Gifhorn 

Kreißsaal geschlossen: So will das Klinikum Gifhorn Mitarbeiter werben

Foto: Brigitte Vetter

Gifhorn. Nachdem eine heiße Diskussion um eine kurzzeitige Schließung des Kreißsaals im Helios Klinikum in Gifhorn entbrannt ist, hat das Klinikum am Dienstag eine Stellungnahme veröffentlicht. Demnach hatten Politiker den Verantwortlichen geraten, sich doch erst nach Kräften in der Region umzusehen, bevor der Kreißsaal geschlossen werde.

Maßnahmen, um Hebammen zu werben

Doch auch wenn landesweit Hebammen fehlen, lasse man im Gifhorner Klinikum nicht locker und wolle auch weiterhin eine attraktive Geburtshilfe anbieten.

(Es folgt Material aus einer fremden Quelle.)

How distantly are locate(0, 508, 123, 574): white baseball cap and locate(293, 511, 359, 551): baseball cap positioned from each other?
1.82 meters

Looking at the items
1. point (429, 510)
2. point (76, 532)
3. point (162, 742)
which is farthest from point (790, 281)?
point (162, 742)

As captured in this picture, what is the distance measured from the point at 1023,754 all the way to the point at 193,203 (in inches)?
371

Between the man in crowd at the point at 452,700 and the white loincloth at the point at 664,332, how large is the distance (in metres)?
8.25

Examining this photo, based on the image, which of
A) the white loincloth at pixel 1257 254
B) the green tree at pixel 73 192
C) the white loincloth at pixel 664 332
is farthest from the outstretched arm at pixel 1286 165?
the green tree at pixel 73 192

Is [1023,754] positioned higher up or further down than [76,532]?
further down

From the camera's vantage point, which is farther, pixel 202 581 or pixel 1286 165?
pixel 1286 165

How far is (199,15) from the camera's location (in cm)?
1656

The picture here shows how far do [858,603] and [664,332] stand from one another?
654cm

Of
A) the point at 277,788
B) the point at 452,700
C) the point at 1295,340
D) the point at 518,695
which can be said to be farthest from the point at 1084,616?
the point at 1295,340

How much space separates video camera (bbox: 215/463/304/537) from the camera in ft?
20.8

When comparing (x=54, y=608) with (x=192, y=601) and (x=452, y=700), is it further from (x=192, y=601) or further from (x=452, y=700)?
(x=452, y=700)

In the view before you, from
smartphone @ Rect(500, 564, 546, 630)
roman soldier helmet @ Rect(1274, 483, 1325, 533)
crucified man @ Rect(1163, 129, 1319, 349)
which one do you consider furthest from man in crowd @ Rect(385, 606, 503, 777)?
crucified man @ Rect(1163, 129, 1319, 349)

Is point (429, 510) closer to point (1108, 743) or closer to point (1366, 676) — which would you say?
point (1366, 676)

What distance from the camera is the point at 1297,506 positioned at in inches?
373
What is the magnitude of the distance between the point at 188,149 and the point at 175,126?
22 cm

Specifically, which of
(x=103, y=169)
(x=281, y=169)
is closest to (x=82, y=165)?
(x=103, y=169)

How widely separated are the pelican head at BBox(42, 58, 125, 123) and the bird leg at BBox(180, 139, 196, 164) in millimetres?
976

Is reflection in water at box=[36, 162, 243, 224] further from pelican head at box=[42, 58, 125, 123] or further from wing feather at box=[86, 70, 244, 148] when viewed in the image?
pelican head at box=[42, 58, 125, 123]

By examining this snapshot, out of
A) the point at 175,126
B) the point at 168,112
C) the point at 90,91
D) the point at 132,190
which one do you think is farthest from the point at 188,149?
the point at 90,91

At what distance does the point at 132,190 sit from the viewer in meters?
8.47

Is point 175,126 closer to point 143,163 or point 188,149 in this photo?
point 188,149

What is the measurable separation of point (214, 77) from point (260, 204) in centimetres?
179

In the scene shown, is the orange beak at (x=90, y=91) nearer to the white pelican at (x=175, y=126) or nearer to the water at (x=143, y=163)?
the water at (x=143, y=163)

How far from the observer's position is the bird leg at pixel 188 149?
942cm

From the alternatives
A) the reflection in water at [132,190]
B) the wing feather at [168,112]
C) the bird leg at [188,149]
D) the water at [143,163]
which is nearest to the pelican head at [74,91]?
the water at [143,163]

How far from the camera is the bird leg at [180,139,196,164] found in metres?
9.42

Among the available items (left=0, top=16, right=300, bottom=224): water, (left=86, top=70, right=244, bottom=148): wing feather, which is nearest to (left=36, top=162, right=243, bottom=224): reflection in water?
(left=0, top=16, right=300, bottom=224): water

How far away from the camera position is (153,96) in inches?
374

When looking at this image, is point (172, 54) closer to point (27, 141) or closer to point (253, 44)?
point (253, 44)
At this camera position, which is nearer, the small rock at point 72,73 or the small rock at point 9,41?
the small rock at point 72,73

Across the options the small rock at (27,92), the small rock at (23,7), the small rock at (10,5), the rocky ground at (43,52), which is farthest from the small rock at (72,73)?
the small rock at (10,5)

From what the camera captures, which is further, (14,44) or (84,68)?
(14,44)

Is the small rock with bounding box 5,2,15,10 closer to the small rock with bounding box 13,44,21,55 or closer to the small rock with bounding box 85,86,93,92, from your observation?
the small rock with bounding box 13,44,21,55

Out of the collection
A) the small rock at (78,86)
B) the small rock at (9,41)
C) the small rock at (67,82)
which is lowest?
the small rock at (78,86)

Um dies zu gewährleisten bekommen neue Mitarbeiter eine Antrittsprämie in Höhe von 5.000 Euro, heißt es vom Klinikum. Auch ein Prämienprogramm "Mitarbeiter werben Mitarbeiter" sei bereits aktiv.

Eigene Ausbildung

Auf den Fachkräftemangel reagiere man einerseits mit einem eigenen, weitgehend neuen Ausbildungsgang. Seit dem 1. September 2017 bildet das Klinikum Hebammen aus. Für den neuen Jahrgang, der am 1. September 2019 startet, liegen bereits Bewerbungen vor.

Zudem würden die Beschäftigten oderhalb der tariflichen Vergütungstabelle bezahlt. Durch die zahlreichen Maßnahmen sind die Verantwortlichen davon überzeugt, dass das Klinikum in Gifhorn ein attraktiver Arbeitgeber in der Region sei. (mvg)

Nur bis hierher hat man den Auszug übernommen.